In terms of career success, Twitter had the highest impact on helping students establish relationships with potential employers and other public relations professionals. While Vorvoreanu said she thought reading other professional blogs would have the next-highest impact, hosting guest speakers via Skype took the second spot.
Students indicated that they often taught supervisors or other colleagues how to use the social networking tools.
“Career success is important, but we see the phenomenon of reserve mentoring—students are more in control and are in higher-ranking positions and are mentoring their co-workers” because of their use of and familiarity with social media, Vorvoreanu said.
“It would be interesting to see if these tools work the same not only in other public relations and communications classes, but also in biology, chemistry, and engineering—can these tools still be applied, and would this model still apply?” she added.
“A couple of years ago it was really hard to get students on Twitter,” she said. “The tool itself is easy to use, but the culture we’ve developed on Twitter is a bit like a foreign country, and it takes a while to understand what is Twitter and what is appropriate.”
Students can approach professors about incorporating social media into their classes, but Vorvoreanu cautioned that students should take care when doing so.
“There is a power dynamic in the student-teacher relationship, and not all teachers enjoy being challenged by their students,” although many teachers welcome students’ knowledge about such topics, she said.
Vorvoreanu said students also can look for resources on how to educate themselves about establishing a professional social media presence and using those tools to help find job opportunities and create a dialog with professionals in their chosen career path.
And professors who search for resources on incorporating social media into their lessons will find no shortage of information.
“There are so many resources out there—as educators we figure out quickly which ones are credible, which ones make sense, and which ones don’t,” she said. YouTube tutorials could be one valuable resource for professors, she added.

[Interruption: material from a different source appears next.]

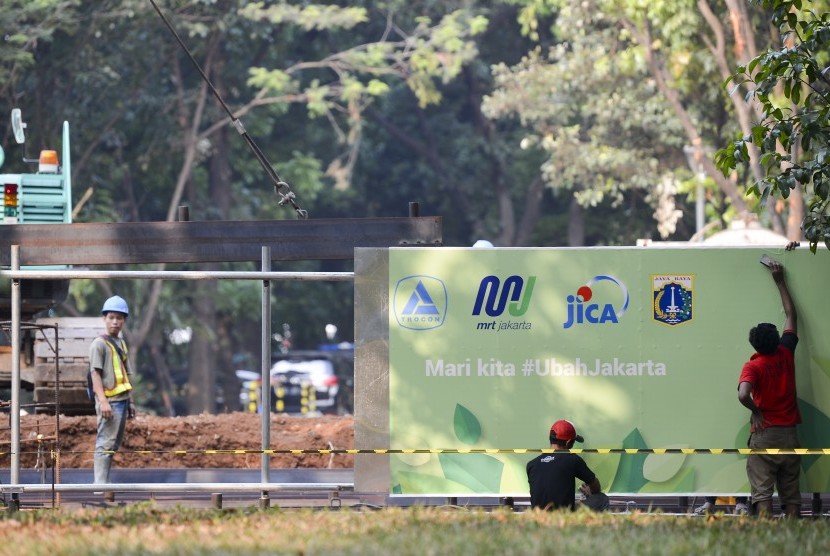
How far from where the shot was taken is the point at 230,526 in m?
11.1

Although social media can be a great help to students, these tools also raise security and privacy issues.
“In terms of security and privacy, it’s a big risk for students, and I’m not sure it’s ethical to force students to expose themselves online,” Vorvoreanu said, adding that she presents students with the advantages and disadvantages of having a professional online identity.
One solution is to let students make their blogs public but write under a pseudonym, and use that pseudonym to comment on other professional blogs.
Vorvoreanu said she cites Microsoft research of human-resources professionals in which HR employees who Google job applicants’ names said a poor online presence or total lack of online presence hurts applicants, and that out of two equally qualified job candidates, hiring employees are likely to choose the candidate who has a positive professional online presence.
If one of her students posts something inappropriate on any of the social media tools she uses in her class, Vorvoreanu said, she will send a direct message asking the student to reevaluate that particular post.
The study did not include LinkedIn or Facebook. LinkedIn did not seem to be something students actively used, Vorvoreanu said.
“I didn’t include Facebook in the classroom, and I don’t believe we should,” Vorvoreanu said. Using students’ Facebook accounts to create a professional online presence would be like “bursting into a college student’s dorm … and starting a PowerPoint presentation while they’re still in their pajamas. Students are really protective of it, and they perceive it as their own space. I do teach about Facebook and how to use it for a public relations campaign for a client, but I didn’t use it as a tool to teach my students.”
As with any integration of technology, Vorvoreanu said that injecting social media into the classroom for the purpose of helping students create professional online identities is something that should be dome strategically and thoughtfully, with a clear goal in mind.